Sementara kelompok kontrol diduga menjadi sangat hiperaktif setelah menerima amfetamin, kelompok yang bersepeda tidak. Lebih lanjut, dalam uji sifat pengkondisian amfetamin, kelompok kontrol tertarik pada lingkungan di mana mereka sebelumnya menerima amfetamin, sedangkan kelompok yang bersepeda tidak. Akhirnya, ketika mengukur efek amfetamin sementara secara langsung merangsang sirkuit hadiah otak, kelompok kontrol responsif terhadap amfetamin, sedangkan kelompok yang bersepeda tidak.

Setelah menyelidiki sifat biokimia dan molekuler dari sistem dopamin mesolimbik dari kedua kelompok, para peneliti menentukan bahwa kelompok yang bersepeda memiliki lebih sedikit dopamin secara keseluruhan, melepaskan lebih sedikit dopamin sebagai respons terhadap amfetamin dan memiliki transporter dopamin yang disfungsional (protein yang membawa dopamin kembali ke sel-sel otak) karena defisit dalam sistem dopamin mesolimbik mereka.
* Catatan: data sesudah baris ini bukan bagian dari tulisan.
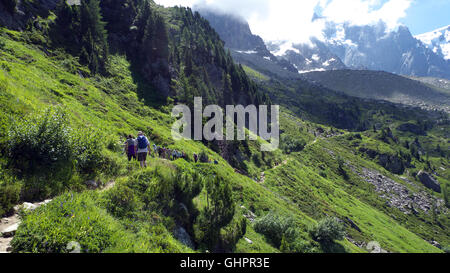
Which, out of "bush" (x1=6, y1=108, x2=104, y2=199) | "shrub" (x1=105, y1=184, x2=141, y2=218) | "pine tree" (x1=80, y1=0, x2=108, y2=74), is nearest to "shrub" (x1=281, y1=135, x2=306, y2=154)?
"pine tree" (x1=80, y1=0, x2=108, y2=74)

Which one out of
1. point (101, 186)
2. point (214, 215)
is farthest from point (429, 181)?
point (101, 186)

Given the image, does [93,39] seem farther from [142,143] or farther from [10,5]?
[142,143]

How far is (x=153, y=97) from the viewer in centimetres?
4631

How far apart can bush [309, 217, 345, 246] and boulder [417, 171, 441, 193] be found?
507ft

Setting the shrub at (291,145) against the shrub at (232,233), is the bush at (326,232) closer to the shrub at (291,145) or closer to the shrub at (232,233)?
the shrub at (232,233)

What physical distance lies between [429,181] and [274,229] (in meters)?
166

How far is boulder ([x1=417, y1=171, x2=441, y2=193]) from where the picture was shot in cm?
12912

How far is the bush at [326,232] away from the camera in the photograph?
21500 mm

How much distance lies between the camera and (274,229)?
16766 mm

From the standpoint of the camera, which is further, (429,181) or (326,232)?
(429,181)
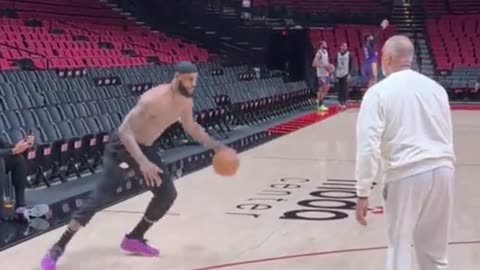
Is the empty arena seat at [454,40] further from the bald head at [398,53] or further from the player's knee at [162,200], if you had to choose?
the bald head at [398,53]

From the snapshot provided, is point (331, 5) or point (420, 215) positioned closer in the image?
point (420, 215)

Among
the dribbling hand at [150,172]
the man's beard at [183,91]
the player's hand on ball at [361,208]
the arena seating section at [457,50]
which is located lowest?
the arena seating section at [457,50]

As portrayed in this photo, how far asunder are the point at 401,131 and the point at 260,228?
3.22 meters

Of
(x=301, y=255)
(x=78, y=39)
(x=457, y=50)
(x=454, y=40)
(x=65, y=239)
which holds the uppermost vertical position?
(x=78, y=39)

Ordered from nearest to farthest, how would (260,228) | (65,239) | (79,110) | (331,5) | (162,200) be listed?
1. (65,239)
2. (162,200)
3. (260,228)
4. (79,110)
5. (331,5)

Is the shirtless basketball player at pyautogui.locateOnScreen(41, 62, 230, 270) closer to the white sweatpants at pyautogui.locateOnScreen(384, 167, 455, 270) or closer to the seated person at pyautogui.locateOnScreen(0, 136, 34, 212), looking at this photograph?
the seated person at pyautogui.locateOnScreen(0, 136, 34, 212)

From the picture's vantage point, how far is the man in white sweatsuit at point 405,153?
13.5 feet

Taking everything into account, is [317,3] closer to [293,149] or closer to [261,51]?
[261,51]

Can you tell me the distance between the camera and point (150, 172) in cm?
564

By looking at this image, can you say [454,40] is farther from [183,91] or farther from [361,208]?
[361,208]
“Kami menemukan bahwa kelompok bersepeda menampilkan perubahan perilaku dan neurobiologis serupa yang diamati pada kecanduan narkoba: khususnya,“ tabrakan ”dalam sistem penghargaan otak,” jelas Cottone. “Studi ini menambah pemahaman kita tentang neurobiologi perilaku makan kompulsif. Makan kompulsif mungkin berasal dari berkurangnya kemampuan untuk merasakan hadiah. Temuan ini juga mendukung teori bahwa makan kompulsif memiliki kesamaan dengan kecanduan narkoba. "
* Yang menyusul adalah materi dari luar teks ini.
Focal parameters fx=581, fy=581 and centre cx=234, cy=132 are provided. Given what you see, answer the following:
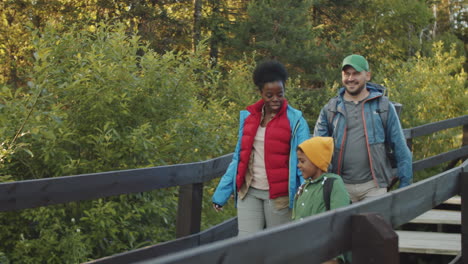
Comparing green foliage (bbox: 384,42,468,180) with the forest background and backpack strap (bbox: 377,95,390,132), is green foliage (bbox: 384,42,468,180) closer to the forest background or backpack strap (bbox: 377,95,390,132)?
the forest background

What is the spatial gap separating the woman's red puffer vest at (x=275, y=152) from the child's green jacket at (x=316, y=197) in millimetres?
343

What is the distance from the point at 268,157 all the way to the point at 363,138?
2.47 feet

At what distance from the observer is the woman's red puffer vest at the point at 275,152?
392 centimetres

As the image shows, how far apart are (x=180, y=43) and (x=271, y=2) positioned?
3.69m

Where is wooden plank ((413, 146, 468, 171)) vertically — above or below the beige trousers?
below

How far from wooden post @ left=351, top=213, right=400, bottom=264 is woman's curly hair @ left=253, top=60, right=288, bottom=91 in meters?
1.95

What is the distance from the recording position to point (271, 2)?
70.5 feet

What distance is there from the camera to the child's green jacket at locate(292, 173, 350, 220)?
10.9 ft

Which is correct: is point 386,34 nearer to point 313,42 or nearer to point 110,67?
point 313,42

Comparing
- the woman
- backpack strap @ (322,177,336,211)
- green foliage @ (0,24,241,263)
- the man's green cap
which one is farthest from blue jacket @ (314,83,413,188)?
green foliage @ (0,24,241,263)

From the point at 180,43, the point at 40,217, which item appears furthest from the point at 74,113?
the point at 180,43

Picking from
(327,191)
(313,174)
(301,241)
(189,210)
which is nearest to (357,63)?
(313,174)

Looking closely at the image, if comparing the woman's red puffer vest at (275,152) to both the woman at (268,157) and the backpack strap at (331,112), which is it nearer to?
the woman at (268,157)

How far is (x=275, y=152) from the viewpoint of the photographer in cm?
395
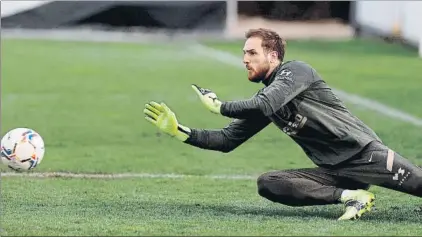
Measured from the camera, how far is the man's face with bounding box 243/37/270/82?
806 cm

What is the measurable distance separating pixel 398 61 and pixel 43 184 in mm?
12917

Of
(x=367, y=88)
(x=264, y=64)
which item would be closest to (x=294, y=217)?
(x=264, y=64)

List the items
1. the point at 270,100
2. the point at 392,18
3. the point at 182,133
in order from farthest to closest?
the point at 392,18
the point at 182,133
the point at 270,100

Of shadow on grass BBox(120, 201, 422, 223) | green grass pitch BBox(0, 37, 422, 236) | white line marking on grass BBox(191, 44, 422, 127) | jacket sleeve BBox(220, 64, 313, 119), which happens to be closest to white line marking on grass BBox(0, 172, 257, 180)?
green grass pitch BBox(0, 37, 422, 236)

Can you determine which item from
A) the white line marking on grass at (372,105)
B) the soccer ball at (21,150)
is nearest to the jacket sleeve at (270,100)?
the soccer ball at (21,150)

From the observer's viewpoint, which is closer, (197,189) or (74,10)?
(197,189)

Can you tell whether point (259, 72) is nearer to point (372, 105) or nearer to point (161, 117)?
point (161, 117)

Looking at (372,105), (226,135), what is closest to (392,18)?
(372,105)

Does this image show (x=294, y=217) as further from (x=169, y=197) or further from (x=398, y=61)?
(x=398, y=61)

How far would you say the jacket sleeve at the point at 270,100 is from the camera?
7.79m

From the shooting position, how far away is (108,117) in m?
15.1

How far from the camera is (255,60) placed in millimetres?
8086

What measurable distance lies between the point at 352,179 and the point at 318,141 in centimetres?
39

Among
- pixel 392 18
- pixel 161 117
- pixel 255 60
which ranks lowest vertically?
pixel 392 18
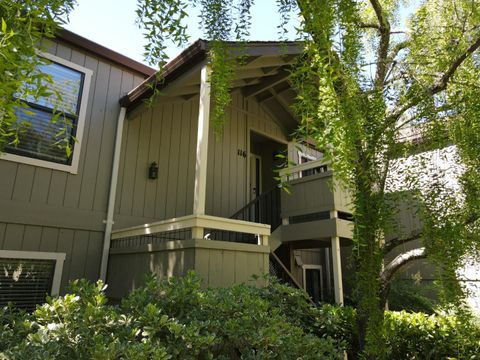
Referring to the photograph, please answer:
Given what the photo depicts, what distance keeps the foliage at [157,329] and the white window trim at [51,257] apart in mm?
2624

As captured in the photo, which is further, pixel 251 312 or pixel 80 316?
pixel 251 312

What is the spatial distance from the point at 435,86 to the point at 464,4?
3.81 ft

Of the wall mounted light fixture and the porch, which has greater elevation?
the wall mounted light fixture

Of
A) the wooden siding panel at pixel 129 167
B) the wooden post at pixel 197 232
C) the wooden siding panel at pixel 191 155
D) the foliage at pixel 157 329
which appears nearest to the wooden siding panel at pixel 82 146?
the wooden siding panel at pixel 129 167

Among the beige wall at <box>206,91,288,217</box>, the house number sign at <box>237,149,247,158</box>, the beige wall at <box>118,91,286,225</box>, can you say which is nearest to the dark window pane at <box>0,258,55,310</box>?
the beige wall at <box>118,91,286,225</box>

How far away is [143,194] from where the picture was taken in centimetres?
604

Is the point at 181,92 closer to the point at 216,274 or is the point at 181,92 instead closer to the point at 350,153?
the point at 216,274

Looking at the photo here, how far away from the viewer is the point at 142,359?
1699 mm

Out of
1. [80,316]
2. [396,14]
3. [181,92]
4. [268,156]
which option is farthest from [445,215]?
[268,156]

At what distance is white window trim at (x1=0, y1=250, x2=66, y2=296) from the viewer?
461 cm

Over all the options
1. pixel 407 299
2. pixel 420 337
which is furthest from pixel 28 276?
pixel 407 299

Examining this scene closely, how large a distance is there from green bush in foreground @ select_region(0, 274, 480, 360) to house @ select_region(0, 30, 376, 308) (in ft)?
4.60

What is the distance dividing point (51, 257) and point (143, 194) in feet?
5.65

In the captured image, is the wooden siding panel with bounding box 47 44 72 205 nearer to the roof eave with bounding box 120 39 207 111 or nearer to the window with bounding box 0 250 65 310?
the window with bounding box 0 250 65 310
“Data kami menunjukkan bahwa pola makan berlebihan yang kronis akan mengurangi kemampuan otak untuk merasakan kepuasan dan kepuasan. Ini menghasilkan lingkaran setan, di mana sensitivitas hadiah yang berkurang mungkin pada gilirannya mendorong makan kompulsif lebih lanjut, ”kata penulis utama Catherine (Cassie) Moore, PhD, mantan mahasiswa pascasarjana di Laboratory of Addictive Disorders di BUSM.
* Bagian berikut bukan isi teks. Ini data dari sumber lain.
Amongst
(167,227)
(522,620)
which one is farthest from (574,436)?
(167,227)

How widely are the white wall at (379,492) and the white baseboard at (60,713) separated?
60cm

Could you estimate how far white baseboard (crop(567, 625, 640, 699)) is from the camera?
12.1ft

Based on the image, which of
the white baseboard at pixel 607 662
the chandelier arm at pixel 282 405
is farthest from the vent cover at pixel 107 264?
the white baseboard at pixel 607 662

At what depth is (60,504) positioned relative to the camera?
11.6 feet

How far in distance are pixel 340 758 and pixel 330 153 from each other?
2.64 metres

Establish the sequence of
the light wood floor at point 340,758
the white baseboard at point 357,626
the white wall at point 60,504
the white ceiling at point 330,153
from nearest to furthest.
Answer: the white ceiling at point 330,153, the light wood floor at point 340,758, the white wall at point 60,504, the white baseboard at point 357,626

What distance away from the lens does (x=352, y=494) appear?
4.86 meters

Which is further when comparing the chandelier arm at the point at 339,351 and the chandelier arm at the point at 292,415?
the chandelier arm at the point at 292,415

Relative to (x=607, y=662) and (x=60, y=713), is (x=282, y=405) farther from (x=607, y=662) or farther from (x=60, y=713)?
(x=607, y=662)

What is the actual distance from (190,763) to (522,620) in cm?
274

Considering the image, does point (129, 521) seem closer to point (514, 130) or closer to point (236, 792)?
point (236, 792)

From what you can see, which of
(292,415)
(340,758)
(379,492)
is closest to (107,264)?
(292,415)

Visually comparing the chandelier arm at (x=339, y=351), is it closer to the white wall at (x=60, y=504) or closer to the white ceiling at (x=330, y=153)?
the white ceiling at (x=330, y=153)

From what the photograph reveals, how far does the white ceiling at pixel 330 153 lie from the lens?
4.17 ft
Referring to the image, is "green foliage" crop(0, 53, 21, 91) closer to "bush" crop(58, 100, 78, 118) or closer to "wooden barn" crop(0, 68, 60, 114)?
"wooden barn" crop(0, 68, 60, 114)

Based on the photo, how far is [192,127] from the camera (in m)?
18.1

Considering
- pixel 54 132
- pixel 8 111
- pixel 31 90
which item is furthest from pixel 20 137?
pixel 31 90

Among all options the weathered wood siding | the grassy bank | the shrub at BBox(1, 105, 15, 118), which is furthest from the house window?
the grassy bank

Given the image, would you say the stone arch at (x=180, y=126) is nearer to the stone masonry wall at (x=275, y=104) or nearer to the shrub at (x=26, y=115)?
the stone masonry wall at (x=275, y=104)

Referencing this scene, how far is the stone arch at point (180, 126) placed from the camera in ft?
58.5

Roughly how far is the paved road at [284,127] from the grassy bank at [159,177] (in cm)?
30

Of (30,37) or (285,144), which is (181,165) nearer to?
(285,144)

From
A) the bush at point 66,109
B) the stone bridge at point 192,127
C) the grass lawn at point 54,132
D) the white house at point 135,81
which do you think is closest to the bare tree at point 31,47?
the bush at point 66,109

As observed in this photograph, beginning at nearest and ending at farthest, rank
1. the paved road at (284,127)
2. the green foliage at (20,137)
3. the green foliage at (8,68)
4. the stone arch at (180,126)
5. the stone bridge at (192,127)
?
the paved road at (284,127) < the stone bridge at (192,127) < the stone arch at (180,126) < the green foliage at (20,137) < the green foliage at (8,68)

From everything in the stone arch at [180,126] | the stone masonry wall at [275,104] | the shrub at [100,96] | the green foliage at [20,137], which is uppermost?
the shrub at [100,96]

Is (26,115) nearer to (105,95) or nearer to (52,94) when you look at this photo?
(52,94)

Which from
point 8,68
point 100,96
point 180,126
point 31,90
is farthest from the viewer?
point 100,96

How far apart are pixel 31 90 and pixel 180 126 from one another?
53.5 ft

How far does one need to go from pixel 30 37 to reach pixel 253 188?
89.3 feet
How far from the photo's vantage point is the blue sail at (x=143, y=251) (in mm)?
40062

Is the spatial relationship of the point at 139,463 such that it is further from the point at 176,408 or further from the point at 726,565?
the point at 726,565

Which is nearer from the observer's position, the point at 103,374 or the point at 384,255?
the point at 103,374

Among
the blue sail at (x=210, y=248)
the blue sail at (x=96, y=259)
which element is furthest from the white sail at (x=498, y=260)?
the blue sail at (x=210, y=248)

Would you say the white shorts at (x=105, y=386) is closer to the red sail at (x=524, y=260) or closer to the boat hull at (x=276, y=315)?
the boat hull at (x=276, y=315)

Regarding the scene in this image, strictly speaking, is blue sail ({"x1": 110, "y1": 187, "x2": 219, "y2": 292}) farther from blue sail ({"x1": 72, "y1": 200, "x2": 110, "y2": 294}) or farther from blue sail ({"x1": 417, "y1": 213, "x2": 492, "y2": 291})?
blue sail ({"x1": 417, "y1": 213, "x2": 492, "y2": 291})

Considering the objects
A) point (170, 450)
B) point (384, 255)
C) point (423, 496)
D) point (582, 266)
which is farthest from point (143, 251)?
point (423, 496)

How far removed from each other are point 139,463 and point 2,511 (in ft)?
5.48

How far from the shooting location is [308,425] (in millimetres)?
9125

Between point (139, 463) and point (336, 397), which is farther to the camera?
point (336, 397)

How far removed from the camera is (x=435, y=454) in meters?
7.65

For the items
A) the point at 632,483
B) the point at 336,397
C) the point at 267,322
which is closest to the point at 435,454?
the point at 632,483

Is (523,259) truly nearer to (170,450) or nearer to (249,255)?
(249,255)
Para peneliti berharap temuan ini memicu jalan baru penelitian ke dalam makan kompulsif yang akan mengarah pada pengobatan yang lebih efektif untuk obesitas dan gangguan makan.

# # #

Studi ini dilakukan bekerja sama dengan Valentina Sabino, PhD, profesor farmakologi & terapi eksperimental di BUSM dan co-direktur Laboratory of Addictive Disorders, Klaus Miczek, PhD dan Michael Leonard dari Tufts University dan Nicholas Micovic, mantan penelitian sarjana asisten di Lab of Addictive Disorders juga merupakan rekan penulis dalam penelitian ini.

Temuan ini muncul online di jurnal Neuropsychopharmacology.

Studi ini didanai oleh Institut Kesehatan Nasional (NIDA, NIAAA), Profesor Pengembangan Karir Peter Paul, McManus Charitable Trust, Program Peluang Penelitian Sarjana Sarjana Universitas Boston (UROP), dan Dana Hasil Burroughs (melalui TTPAS di Boston) Universitas).